As might be expected, the paintings of Contemporary British Abstract Painters are as rich and as varied as one would imagine. Any partial list of some of the features of Contemporary British Abstract paintings might include both geometric or biomorphic compositions, irregular grids, lattice and stripes. Some CBAP’s employ a large vocabulary of smudges, stains, spray paint, flecks, dribbles and painterly marks, in saturated colour – others employ almost-monochromatic fields. Gestural techniques are mobilised on the painting surface, perhaps re-enacting the conversation about control and freedom happening in the wider world. The expressive gesture, serving as reminder of the material domain of the human body – a visceral mode of abstractly figuring the bodily in and through the material of paint.

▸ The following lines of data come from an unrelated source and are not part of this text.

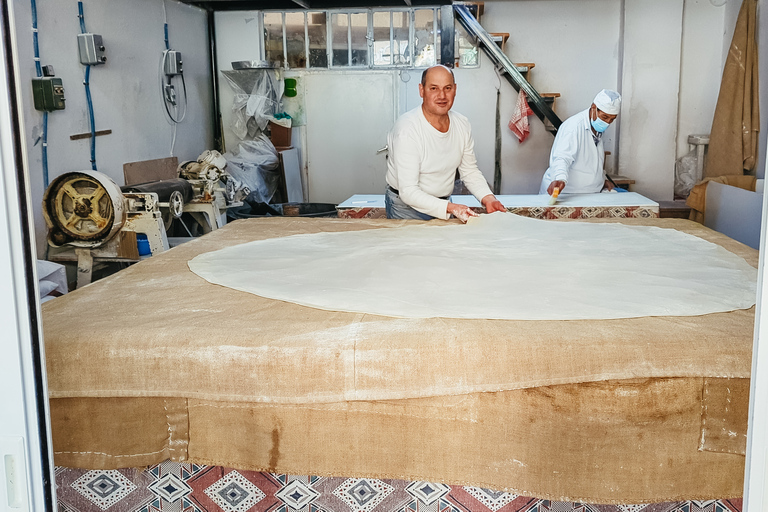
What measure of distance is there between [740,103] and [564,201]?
8.16 ft

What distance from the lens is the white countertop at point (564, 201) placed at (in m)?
3.55

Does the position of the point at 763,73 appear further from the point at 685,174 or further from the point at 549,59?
the point at 549,59

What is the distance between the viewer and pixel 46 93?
3.45 meters

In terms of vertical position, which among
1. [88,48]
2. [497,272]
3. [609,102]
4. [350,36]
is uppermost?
[350,36]

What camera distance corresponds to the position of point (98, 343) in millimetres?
1260

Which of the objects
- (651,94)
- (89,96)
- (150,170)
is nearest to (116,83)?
(89,96)

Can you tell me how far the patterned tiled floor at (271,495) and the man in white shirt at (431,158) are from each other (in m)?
1.50

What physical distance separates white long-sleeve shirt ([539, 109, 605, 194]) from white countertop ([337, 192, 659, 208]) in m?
0.25

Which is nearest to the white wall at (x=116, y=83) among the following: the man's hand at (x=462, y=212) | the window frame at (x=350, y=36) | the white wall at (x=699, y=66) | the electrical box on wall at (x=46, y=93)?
the electrical box on wall at (x=46, y=93)

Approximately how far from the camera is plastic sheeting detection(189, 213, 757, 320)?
1434 millimetres

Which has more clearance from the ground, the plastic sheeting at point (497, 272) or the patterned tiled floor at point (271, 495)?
the plastic sheeting at point (497, 272)

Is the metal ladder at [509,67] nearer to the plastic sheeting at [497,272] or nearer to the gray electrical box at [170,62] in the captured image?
the gray electrical box at [170,62]

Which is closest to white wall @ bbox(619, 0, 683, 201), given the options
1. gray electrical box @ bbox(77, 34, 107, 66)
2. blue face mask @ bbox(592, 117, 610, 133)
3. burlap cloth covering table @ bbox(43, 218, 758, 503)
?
blue face mask @ bbox(592, 117, 610, 133)

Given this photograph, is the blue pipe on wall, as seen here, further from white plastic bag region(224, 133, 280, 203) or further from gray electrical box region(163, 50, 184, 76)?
white plastic bag region(224, 133, 280, 203)
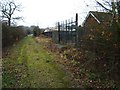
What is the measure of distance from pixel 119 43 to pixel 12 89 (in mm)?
4032

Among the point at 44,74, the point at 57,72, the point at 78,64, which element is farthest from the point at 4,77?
the point at 78,64

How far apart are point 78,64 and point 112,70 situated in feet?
11.9

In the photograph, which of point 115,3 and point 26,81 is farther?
point 26,81

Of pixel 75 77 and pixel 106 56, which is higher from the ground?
pixel 106 56

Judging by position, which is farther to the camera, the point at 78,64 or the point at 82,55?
the point at 82,55

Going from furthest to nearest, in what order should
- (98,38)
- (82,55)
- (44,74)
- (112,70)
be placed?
(82,55), (44,74), (98,38), (112,70)

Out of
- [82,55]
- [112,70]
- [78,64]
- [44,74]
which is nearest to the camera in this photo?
[112,70]

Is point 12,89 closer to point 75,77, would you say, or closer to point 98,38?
point 75,77

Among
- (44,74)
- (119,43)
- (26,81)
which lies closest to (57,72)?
(44,74)

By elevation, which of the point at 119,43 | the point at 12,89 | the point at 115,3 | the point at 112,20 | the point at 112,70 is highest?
the point at 115,3

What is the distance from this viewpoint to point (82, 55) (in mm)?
12414

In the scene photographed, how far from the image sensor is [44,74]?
9641 mm

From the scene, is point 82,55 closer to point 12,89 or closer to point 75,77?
point 75,77

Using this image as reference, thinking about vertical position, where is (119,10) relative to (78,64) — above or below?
above
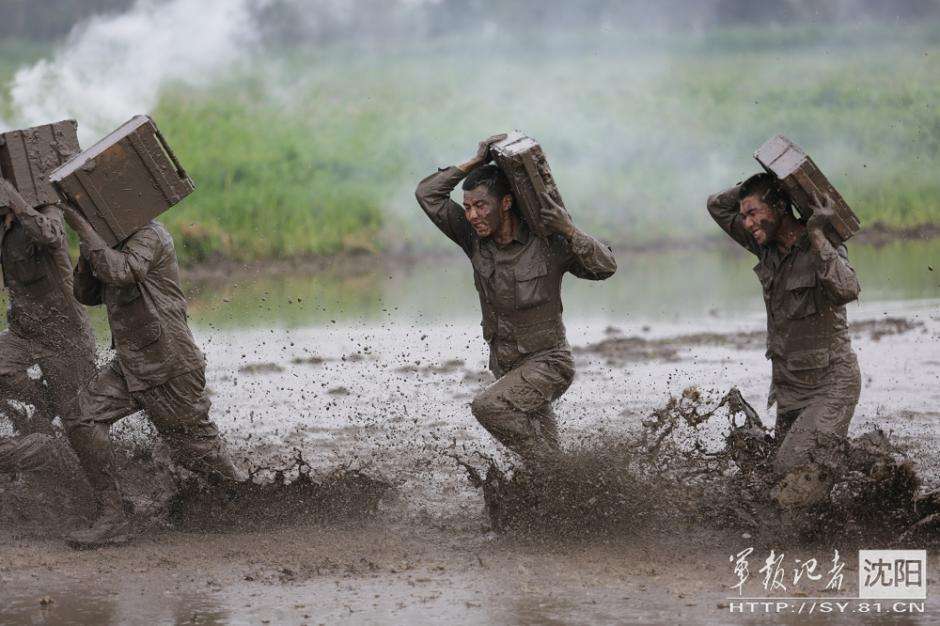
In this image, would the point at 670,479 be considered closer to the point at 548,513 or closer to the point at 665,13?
the point at 548,513

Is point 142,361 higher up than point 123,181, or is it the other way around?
point 123,181

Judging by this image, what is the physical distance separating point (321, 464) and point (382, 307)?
232 inches

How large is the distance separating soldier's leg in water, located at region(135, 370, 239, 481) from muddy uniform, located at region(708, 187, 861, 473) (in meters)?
2.84

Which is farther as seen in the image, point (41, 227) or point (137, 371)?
point (41, 227)

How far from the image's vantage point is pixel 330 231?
19.5 meters

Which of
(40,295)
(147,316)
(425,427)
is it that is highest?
(40,295)

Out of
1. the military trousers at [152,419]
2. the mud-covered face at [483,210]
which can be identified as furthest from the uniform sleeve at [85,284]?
the mud-covered face at [483,210]

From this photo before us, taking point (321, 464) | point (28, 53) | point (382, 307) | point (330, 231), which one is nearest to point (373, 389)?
point (321, 464)

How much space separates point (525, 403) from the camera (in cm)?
722

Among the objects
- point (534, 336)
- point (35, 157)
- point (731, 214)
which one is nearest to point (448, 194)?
point (534, 336)

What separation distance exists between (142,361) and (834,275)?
3393 millimetres

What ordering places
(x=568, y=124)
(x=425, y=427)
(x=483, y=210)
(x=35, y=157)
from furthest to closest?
(x=568, y=124) < (x=425, y=427) < (x=35, y=157) < (x=483, y=210)

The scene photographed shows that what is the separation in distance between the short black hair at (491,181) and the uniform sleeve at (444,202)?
11 cm

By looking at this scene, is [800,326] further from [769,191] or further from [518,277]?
[518,277]
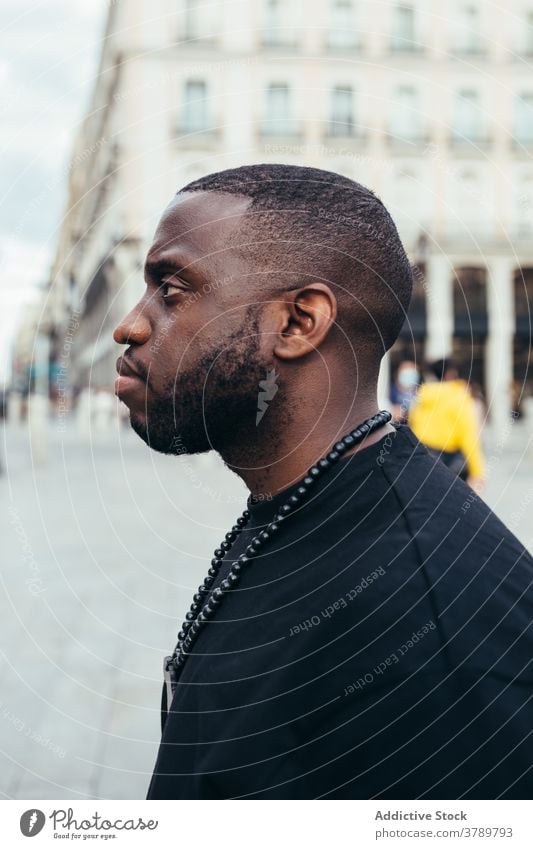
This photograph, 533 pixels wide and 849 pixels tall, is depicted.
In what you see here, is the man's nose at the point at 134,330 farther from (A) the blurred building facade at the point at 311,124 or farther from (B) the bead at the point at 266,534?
(A) the blurred building facade at the point at 311,124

Contemporary British Abstract painting ably evokes a host of themes, from landscape to bodies and signs to architecture, and much more. At the level of reception we may feel the artists are tangentially exploring subjects: such as commodity culture, aspects of the social, personal, or art history. In some instances the process of painting is itself the content – or the content might be discovered, revealed through the very act of painting. “Its order as well as its subject-matter can be evolved in the act of painting, for the ultimate reality of painting lies in painting.” (iii) David Sylvester
Some of the artists produce work which deliberately resembles something coarse, inelegant and provisional. Others are deftly executed or cerebral. When someone chooses to make a surface, that painting will largely refer to that surface. When they choose to include a form or an outside reference in a painting, they are knowingly opening it up to another world of possibilities. In some instances artists works offer up their graphic field to be taken in at once. Seeing it and getting it fast as – an intentional acknowledgement of todays reality of the endless distribution of digitised images and viewing on all manner of digital devices.
Contemporary abstract paintings re-emergence appears to answer deep cultural concerns at this time, aiding us, as I believe that it does, to begin to make sense of our digital, screencentric experience today. There’s little need (or will) for any binary position to be taken, it’s clear that artists don’t have to choose between the computer and the hand. But rather, it’s in an ongoing conversation between the two that I believe has given painting its latest surge in vitality.
Terry Greene, 2017
i. Robert Motherwell, The Modern Painter’s World, Written in 1944 and presented as a lecture at a conference at the Mount Holyoke College, South Hadley, Massachusetts.
ii. The app is called Rotor, which enables anyone to make music on a touch screen, and record it and alter it, by moving shapes around with their fingers. Published Wednesday, Oct. 19, 2016, in the Globe and Mail, article by Russell Smith, a Canadian writer and culture columnist.
iii. David Sylvester, English Abstract art, 1957, From his collected writings: About Modern Art, Critical Essays 1948- 97, published by Pimlico, 1997.